Nucleation and Growth Mechanism of a Covalent Material: Magic Clusters and Chemical Reactions

TL;DR

This study uses scanning tunneling microscopy to investigate the early nucleation and growth of silicon on a Pb-covered Si(111) surface, revealing the role of mobile magic clusters and their chemical reactions in covalent material formation.

Contribution

It introduces a new scenario based on magic clusters and their chemical reactions to explain nucleation and growth in covalent materials.

Findings

Identification of highly mobile Si magic clusters on defect-free surfaces

Observation of stable cluster aggregates lasting days at room temperature

Proposal of a chemical reaction-based nucleation and growth mechanism

Abstract

With scanning tunneling microscopy, we study the very early stage of Si deposition on a Pb monolayer covered Si(111) surface.

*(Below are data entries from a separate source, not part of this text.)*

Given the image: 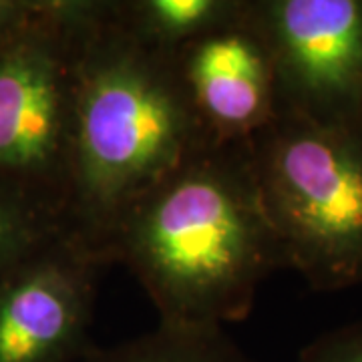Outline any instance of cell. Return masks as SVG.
Instances as JSON below:
<instances>
[{"instance_id":"obj_1","label":"cell","mask_w":362,"mask_h":362,"mask_svg":"<svg viewBox=\"0 0 362 362\" xmlns=\"http://www.w3.org/2000/svg\"><path fill=\"white\" fill-rule=\"evenodd\" d=\"M103 262H121L139 278L159 322L246 320L258 286L286 268L250 141H211L183 161L121 218Z\"/></svg>"},{"instance_id":"obj_2","label":"cell","mask_w":362,"mask_h":362,"mask_svg":"<svg viewBox=\"0 0 362 362\" xmlns=\"http://www.w3.org/2000/svg\"><path fill=\"white\" fill-rule=\"evenodd\" d=\"M211 143L173 54L117 21L113 0H87L75 65L66 235L103 262L129 207Z\"/></svg>"},{"instance_id":"obj_3","label":"cell","mask_w":362,"mask_h":362,"mask_svg":"<svg viewBox=\"0 0 362 362\" xmlns=\"http://www.w3.org/2000/svg\"><path fill=\"white\" fill-rule=\"evenodd\" d=\"M250 147L286 268L320 292L361 284V125L280 111Z\"/></svg>"},{"instance_id":"obj_4","label":"cell","mask_w":362,"mask_h":362,"mask_svg":"<svg viewBox=\"0 0 362 362\" xmlns=\"http://www.w3.org/2000/svg\"><path fill=\"white\" fill-rule=\"evenodd\" d=\"M87 0H45L0 45V175L65 206L78 33Z\"/></svg>"},{"instance_id":"obj_5","label":"cell","mask_w":362,"mask_h":362,"mask_svg":"<svg viewBox=\"0 0 362 362\" xmlns=\"http://www.w3.org/2000/svg\"><path fill=\"white\" fill-rule=\"evenodd\" d=\"M268 42L278 113L361 125L362 0H250Z\"/></svg>"},{"instance_id":"obj_6","label":"cell","mask_w":362,"mask_h":362,"mask_svg":"<svg viewBox=\"0 0 362 362\" xmlns=\"http://www.w3.org/2000/svg\"><path fill=\"white\" fill-rule=\"evenodd\" d=\"M101 262L61 235L0 278V362H78Z\"/></svg>"},{"instance_id":"obj_7","label":"cell","mask_w":362,"mask_h":362,"mask_svg":"<svg viewBox=\"0 0 362 362\" xmlns=\"http://www.w3.org/2000/svg\"><path fill=\"white\" fill-rule=\"evenodd\" d=\"M195 113L216 143H244L278 115L268 42L250 14L173 52Z\"/></svg>"},{"instance_id":"obj_8","label":"cell","mask_w":362,"mask_h":362,"mask_svg":"<svg viewBox=\"0 0 362 362\" xmlns=\"http://www.w3.org/2000/svg\"><path fill=\"white\" fill-rule=\"evenodd\" d=\"M247 0H113L117 21L143 45L173 54L240 21Z\"/></svg>"},{"instance_id":"obj_9","label":"cell","mask_w":362,"mask_h":362,"mask_svg":"<svg viewBox=\"0 0 362 362\" xmlns=\"http://www.w3.org/2000/svg\"><path fill=\"white\" fill-rule=\"evenodd\" d=\"M78 362H254L220 326L159 322L141 337L93 349Z\"/></svg>"},{"instance_id":"obj_10","label":"cell","mask_w":362,"mask_h":362,"mask_svg":"<svg viewBox=\"0 0 362 362\" xmlns=\"http://www.w3.org/2000/svg\"><path fill=\"white\" fill-rule=\"evenodd\" d=\"M61 235L66 220L59 197L0 175V278Z\"/></svg>"},{"instance_id":"obj_11","label":"cell","mask_w":362,"mask_h":362,"mask_svg":"<svg viewBox=\"0 0 362 362\" xmlns=\"http://www.w3.org/2000/svg\"><path fill=\"white\" fill-rule=\"evenodd\" d=\"M298 362H362V320L318 337L300 352Z\"/></svg>"},{"instance_id":"obj_12","label":"cell","mask_w":362,"mask_h":362,"mask_svg":"<svg viewBox=\"0 0 362 362\" xmlns=\"http://www.w3.org/2000/svg\"><path fill=\"white\" fill-rule=\"evenodd\" d=\"M45 8V0H0V45L8 40Z\"/></svg>"},{"instance_id":"obj_13","label":"cell","mask_w":362,"mask_h":362,"mask_svg":"<svg viewBox=\"0 0 362 362\" xmlns=\"http://www.w3.org/2000/svg\"><path fill=\"white\" fill-rule=\"evenodd\" d=\"M361 127H362V119H361Z\"/></svg>"}]
</instances>
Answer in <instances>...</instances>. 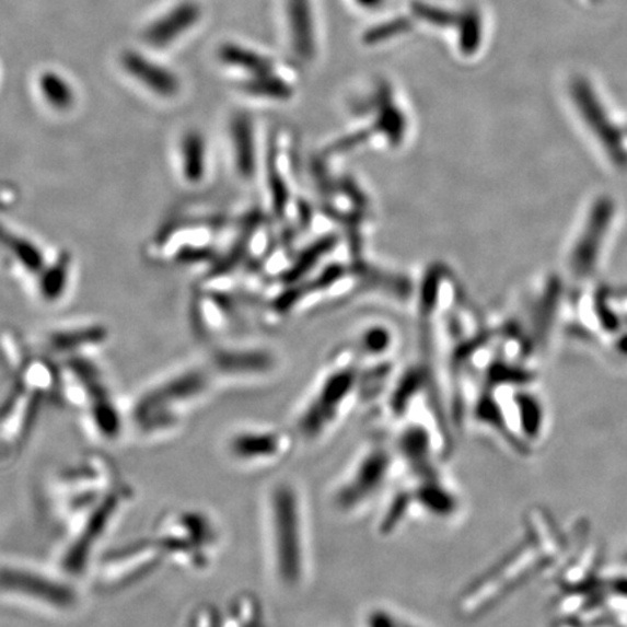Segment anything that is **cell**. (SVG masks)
<instances>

We find a special type of Si magic clusters which are highly mobile on the defect-free surface but may be trapped temporarily at certain boundary or defect sites. They may also aggregate and a special aggregate arrangement is found to be stable for one to two days at room temperature. Adding more Si on the cluster aggregate can transform it into a metastable structure. A scenario based on magic clusters and their chemical reactions is proposed to describe the nucleation and growth processes of covalent materials.